● **WRITTEN INSTRUCTION**: Locate every line in the records that contains the word "image", matching case exactly, and copy each of those lines in full.

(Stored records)
________________

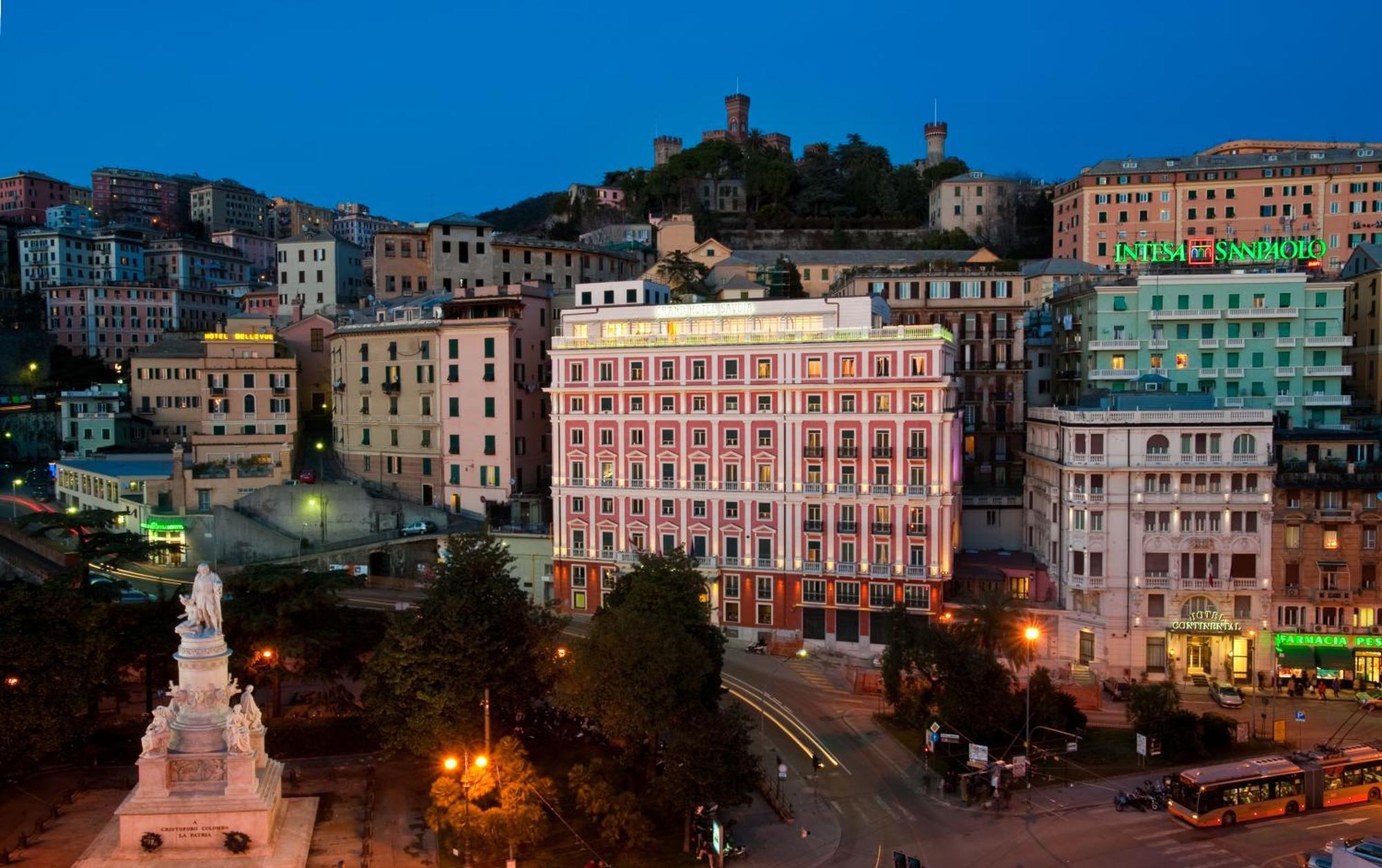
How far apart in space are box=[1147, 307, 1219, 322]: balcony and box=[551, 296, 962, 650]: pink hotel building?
15750 mm

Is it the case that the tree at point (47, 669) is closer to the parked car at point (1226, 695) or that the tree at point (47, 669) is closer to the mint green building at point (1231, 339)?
the parked car at point (1226, 695)

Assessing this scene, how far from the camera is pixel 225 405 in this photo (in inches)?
3123

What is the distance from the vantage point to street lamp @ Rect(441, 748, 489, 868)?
105ft

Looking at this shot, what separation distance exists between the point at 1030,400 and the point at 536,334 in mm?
37083

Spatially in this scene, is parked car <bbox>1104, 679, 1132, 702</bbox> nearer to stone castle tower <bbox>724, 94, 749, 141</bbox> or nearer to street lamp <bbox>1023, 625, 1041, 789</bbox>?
street lamp <bbox>1023, 625, 1041, 789</bbox>

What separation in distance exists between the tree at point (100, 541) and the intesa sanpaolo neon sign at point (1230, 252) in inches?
2477

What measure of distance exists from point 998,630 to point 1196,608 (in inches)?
466

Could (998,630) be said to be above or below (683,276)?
below

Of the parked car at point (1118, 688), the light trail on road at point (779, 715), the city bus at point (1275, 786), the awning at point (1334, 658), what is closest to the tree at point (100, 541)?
the light trail on road at point (779, 715)

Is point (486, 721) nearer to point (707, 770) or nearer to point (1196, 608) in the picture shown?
point (707, 770)

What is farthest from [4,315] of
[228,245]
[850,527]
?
[850,527]

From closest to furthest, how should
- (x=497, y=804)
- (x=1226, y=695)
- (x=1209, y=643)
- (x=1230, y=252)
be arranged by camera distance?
(x=497, y=804) → (x=1226, y=695) → (x=1209, y=643) → (x=1230, y=252)

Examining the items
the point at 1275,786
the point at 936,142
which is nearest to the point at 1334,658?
the point at 1275,786

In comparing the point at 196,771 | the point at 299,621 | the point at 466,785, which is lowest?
the point at 466,785
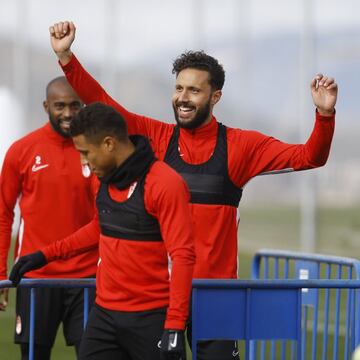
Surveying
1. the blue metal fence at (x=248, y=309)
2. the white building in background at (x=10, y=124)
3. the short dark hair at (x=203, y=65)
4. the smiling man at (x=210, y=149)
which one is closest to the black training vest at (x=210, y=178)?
the smiling man at (x=210, y=149)

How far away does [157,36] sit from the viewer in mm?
23219

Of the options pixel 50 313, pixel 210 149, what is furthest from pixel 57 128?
pixel 210 149

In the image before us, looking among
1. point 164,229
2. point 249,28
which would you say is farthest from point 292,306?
point 249,28

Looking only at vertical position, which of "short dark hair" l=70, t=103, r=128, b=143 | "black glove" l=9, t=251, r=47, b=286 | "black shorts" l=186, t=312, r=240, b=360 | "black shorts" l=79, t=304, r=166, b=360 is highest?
"short dark hair" l=70, t=103, r=128, b=143

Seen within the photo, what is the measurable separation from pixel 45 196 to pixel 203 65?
1.33 meters

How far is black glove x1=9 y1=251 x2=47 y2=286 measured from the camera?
5.88 m

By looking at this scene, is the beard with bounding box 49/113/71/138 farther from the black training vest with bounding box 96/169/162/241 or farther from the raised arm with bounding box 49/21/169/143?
the black training vest with bounding box 96/169/162/241

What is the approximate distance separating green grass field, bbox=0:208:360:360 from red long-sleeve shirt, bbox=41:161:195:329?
1197 cm

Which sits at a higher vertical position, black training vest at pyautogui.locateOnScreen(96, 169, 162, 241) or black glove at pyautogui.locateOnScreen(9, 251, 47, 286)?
black training vest at pyautogui.locateOnScreen(96, 169, 162, 241)

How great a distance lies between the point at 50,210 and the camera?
292 inches

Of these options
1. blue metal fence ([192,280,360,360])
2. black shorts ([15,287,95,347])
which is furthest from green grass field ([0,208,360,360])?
blue metal fence ([192,280,360,360])

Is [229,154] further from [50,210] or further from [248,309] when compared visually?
[50,210]

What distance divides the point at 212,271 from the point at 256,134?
0.76 meters

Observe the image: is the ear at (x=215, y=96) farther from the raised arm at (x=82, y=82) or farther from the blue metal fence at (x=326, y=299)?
the blue metal fence at (x=326, y=299)
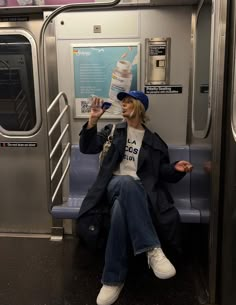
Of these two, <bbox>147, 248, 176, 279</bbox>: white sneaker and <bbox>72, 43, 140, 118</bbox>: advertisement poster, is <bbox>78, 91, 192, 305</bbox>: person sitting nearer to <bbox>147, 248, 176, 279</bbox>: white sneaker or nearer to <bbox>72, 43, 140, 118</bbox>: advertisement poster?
<bbox>147, 248, 176, 279</bbox>: white sneaker

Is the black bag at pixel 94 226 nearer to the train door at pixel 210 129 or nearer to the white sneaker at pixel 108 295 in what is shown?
the white sneaker at pixel 108 295

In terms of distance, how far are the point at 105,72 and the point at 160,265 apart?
178cm

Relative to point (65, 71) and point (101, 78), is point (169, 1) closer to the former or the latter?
point (101, 78)

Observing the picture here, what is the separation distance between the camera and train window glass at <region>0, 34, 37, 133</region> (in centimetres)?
336

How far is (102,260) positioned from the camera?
312 cm

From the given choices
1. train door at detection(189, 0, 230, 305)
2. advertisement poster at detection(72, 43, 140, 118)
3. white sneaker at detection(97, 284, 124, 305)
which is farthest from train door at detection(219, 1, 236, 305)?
advertisement poster at detection(72, 43, 140, 118)

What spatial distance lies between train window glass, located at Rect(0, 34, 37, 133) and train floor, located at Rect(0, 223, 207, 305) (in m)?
1.18

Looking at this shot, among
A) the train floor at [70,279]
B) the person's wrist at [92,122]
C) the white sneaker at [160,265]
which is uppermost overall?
the person's wrist at [92,122]

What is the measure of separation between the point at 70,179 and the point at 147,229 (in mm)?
1132

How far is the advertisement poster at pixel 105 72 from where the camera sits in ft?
10.6

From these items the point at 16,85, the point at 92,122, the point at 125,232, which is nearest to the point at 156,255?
the point at 125,232

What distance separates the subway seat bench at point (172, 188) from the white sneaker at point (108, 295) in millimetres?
646


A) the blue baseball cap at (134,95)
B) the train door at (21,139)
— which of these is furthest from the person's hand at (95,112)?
the train door at (21,139)

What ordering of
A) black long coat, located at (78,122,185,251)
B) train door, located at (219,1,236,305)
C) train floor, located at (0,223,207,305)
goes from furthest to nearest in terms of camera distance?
black long coat, located at (78,122,185,251) → train floor, located at (0,223,207,305) → train door, located at (219,1,236,305)
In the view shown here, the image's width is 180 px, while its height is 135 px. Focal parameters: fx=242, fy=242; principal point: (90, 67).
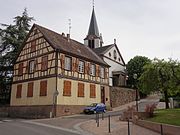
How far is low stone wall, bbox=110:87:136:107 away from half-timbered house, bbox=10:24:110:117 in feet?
6.02

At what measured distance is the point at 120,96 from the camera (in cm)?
3697

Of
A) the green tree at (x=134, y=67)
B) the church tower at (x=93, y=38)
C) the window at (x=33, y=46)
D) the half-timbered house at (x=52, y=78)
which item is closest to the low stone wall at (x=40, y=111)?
the half-timbered house at (x=52, y=78)

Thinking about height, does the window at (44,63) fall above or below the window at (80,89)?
above

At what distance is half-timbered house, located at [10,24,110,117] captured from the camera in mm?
26109

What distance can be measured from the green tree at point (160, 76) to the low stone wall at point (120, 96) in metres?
10.3

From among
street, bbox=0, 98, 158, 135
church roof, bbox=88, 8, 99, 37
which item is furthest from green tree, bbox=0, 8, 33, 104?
church roof, bbox=88, 8, 99, 37

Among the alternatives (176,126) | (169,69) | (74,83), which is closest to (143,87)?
(169,69)

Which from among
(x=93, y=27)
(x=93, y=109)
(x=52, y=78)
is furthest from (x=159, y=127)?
(x=93, y=27)

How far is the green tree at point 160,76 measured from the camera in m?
23.5

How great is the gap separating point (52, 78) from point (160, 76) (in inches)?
445

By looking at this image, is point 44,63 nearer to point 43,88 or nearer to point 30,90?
point 43,88

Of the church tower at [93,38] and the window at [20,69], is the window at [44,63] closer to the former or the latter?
the window at [20,69]

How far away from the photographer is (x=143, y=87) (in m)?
25.0

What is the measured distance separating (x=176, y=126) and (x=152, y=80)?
12047 mm
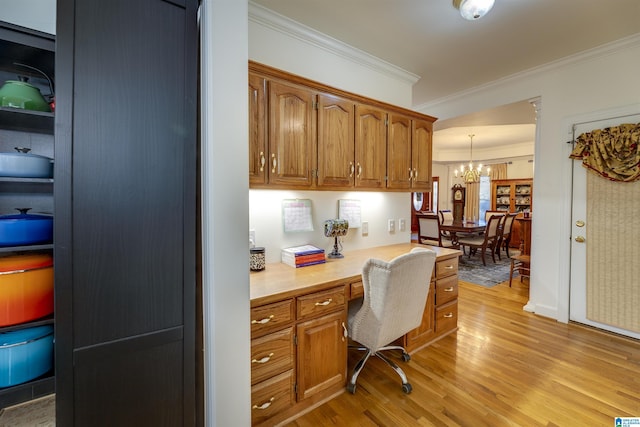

________________

● **ANSWER TO THE EXERCISE**:
In the image before us, looking among
Observe the image: is the ear at (x=215, y=96) farther from the raised arm at (x=82, y=82) or farther from the blue metal fence at (x=326, y=299)?
In the view shown here, the image's width is 180 px, while its height is 135 px. Focal parameters: fx=242, fy=242; principal point: (90, 67).
By looking at this image, is point 44,63 nearer to point 43,88 or nearer to point 30,90?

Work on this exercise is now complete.